Locate every line in the data below that contains the string "nose" and copy each one out. Case counts.

— start of Stored records —

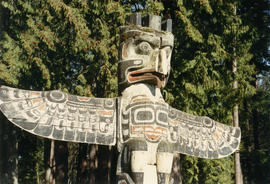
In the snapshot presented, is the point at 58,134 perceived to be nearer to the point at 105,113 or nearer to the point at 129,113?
the point at 105,113

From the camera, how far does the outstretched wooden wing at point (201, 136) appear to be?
709cm

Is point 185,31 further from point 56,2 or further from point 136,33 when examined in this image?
point 136,33

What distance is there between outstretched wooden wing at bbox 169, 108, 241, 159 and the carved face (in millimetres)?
963

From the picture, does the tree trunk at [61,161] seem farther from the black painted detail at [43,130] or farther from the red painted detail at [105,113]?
the black painted detail at [43,130]

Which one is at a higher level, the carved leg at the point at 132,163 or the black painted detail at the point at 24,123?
the black painted detail at the point at 24,123

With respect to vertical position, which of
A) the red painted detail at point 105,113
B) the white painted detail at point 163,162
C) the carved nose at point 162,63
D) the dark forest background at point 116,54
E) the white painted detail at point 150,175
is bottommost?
the white painted detail at point 150,175

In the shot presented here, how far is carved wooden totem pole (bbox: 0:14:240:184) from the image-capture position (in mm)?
6012

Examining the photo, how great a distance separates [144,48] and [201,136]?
2204 mm

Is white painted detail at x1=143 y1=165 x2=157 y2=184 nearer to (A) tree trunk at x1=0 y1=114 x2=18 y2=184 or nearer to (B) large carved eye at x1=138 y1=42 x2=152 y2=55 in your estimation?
(B) large carved eye at x1=138 y1=42 x2=152 y2=55

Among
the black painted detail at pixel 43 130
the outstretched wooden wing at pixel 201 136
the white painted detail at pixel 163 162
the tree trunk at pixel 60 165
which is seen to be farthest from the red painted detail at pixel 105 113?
the tree trunk at pixel 60 165

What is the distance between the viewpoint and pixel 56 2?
37.4 ft

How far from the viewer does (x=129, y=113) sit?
20.7 feet

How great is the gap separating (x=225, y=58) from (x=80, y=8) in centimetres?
500

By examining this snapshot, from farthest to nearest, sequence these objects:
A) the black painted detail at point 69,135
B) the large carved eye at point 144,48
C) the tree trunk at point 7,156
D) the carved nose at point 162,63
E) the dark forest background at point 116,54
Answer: the tree trunk at point 7,156
the dark forest background at point 116,54
the large carved eye at point 144,48
the carved nose at point 162,63
the black painted detail at point 69,135
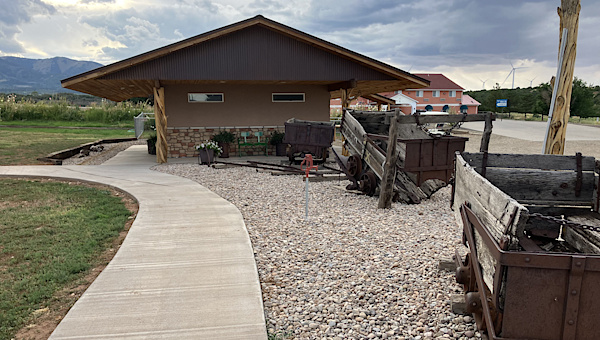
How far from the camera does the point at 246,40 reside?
14898 millimetres

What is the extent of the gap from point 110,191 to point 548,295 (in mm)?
9638

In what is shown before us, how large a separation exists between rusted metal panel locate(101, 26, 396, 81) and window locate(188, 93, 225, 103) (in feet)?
8.30

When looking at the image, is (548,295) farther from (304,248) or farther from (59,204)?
(59,204)

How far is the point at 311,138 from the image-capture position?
14.1 m

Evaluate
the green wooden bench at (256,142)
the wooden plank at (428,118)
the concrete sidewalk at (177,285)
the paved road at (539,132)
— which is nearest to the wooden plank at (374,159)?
the wooden plank at (428,118)

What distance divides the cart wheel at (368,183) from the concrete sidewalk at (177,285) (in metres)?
3.09

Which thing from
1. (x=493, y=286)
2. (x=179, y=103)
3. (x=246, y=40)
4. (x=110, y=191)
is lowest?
(x=110, y=191)

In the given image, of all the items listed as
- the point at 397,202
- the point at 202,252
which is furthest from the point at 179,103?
the point at 202,252

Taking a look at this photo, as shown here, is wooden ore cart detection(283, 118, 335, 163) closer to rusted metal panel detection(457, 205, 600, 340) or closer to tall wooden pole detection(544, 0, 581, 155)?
tall wooden pole detection(544, 0, 581, 155)

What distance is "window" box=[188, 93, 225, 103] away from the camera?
1695 cm

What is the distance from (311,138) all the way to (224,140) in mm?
4134

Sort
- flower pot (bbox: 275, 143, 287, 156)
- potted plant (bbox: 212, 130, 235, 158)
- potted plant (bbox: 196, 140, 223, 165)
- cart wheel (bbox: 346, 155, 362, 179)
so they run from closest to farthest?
1. cart wheel (bbox: 346, 155, 362, 179)
2. potted plant (bbox: 196, 140, 223, 165)
3. potted plant (bbox: 212, 130, 235, 158)
4. flower pot (bbox: 275, 143, 287, 156)

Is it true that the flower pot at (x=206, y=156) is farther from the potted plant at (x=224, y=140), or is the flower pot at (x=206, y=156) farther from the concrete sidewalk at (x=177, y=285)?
the concrete sidewalk at (x=177, y=285)

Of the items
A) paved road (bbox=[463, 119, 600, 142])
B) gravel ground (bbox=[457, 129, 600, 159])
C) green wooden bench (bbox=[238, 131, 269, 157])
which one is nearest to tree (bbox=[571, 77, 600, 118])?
paved road (bbox=[463, 119, 600, 142])
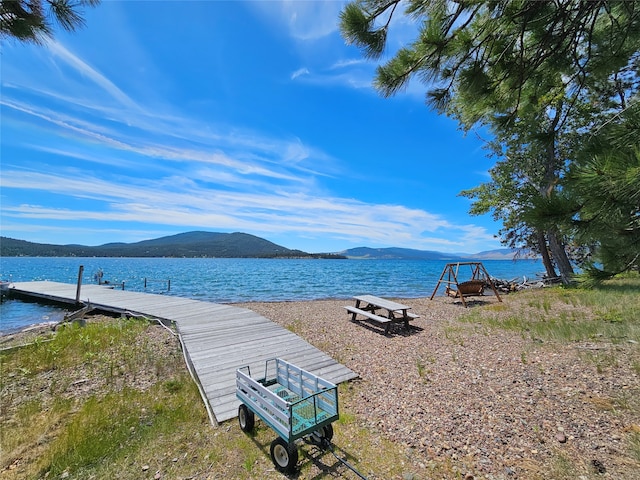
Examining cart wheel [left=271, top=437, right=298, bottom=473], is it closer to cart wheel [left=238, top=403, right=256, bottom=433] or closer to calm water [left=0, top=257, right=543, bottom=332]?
cart wheel [left=238, top=403, right=256, bottom=433]

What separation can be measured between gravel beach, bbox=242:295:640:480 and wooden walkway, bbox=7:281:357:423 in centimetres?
89

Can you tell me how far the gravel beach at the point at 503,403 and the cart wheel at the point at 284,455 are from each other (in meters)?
1.40

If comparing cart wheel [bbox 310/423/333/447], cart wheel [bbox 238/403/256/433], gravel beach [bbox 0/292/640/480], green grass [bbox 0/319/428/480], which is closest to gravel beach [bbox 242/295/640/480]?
gravel beach [bbox 0/292/640/480]

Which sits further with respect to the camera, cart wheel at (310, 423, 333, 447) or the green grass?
cart wheel at (310, 423, 333, 447)

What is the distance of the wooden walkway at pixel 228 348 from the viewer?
5707mm

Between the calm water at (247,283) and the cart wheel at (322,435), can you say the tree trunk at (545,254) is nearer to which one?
the calm water at (247,283)

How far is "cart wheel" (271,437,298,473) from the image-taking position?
11.7ft

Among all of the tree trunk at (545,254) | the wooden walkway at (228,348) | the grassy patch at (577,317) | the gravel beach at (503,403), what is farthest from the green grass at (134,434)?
the tree trunk at (545,254)

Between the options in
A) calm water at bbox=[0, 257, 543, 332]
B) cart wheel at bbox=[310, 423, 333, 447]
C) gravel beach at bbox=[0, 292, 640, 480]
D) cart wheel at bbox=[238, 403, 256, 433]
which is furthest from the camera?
calm water at bbox=[0, 257, 543, 332]

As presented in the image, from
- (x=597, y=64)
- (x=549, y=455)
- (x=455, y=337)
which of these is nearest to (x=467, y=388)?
(x=549, y=455)

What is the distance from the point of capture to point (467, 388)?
17.5ft

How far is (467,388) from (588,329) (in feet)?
18.1

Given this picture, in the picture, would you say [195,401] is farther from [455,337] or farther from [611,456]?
[455,337]

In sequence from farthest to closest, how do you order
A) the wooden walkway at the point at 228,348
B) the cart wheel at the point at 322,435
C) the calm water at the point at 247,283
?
the calm water at the point at 247,283 < the wooden walkway at the point at 228,348 < the cart wheel at the point at 322,435
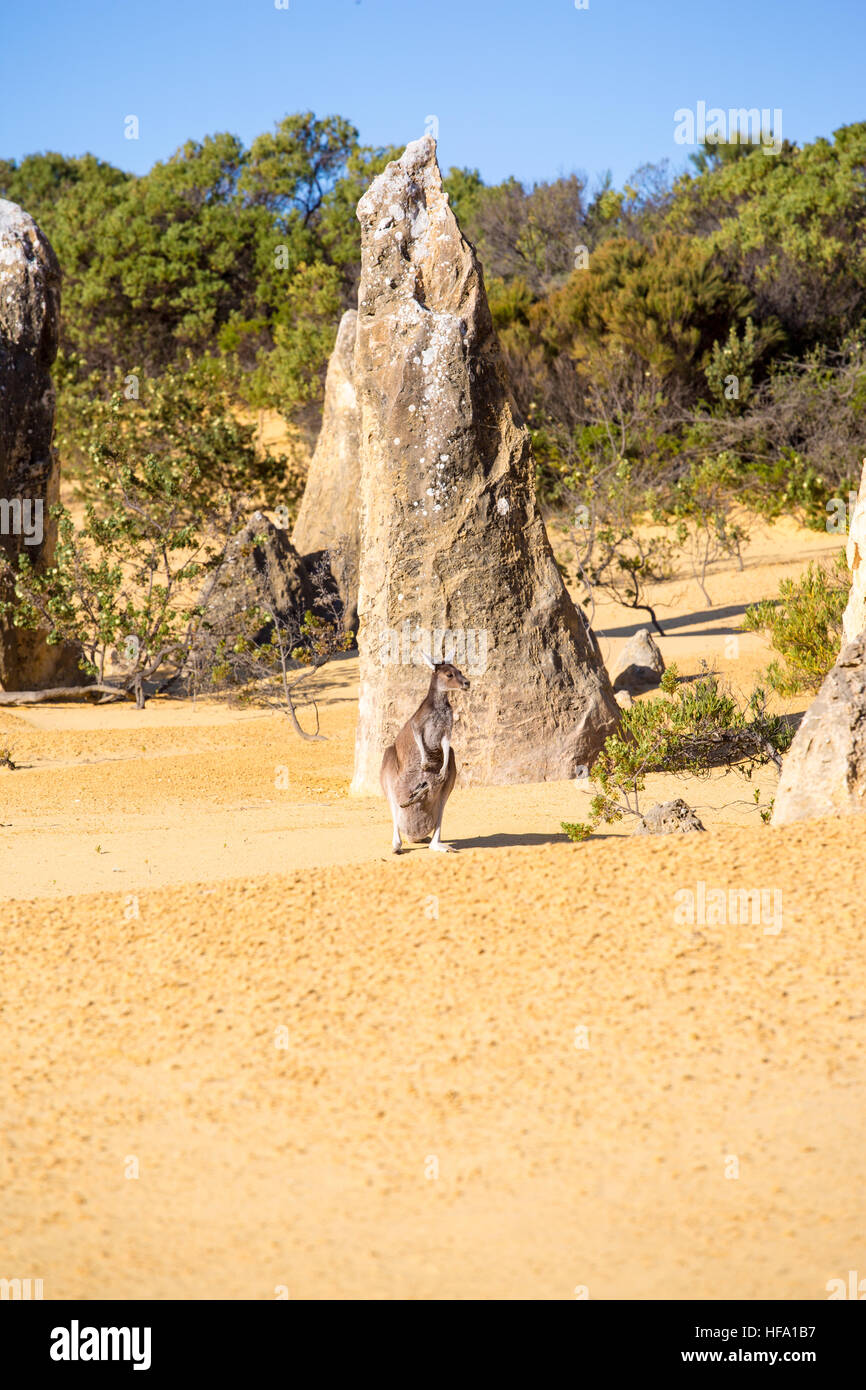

— end of Stored records —

* _Task response_:
C) the carved nose at point 162,63
D) the carved nose at point 162,63
the carved nose at point 162,63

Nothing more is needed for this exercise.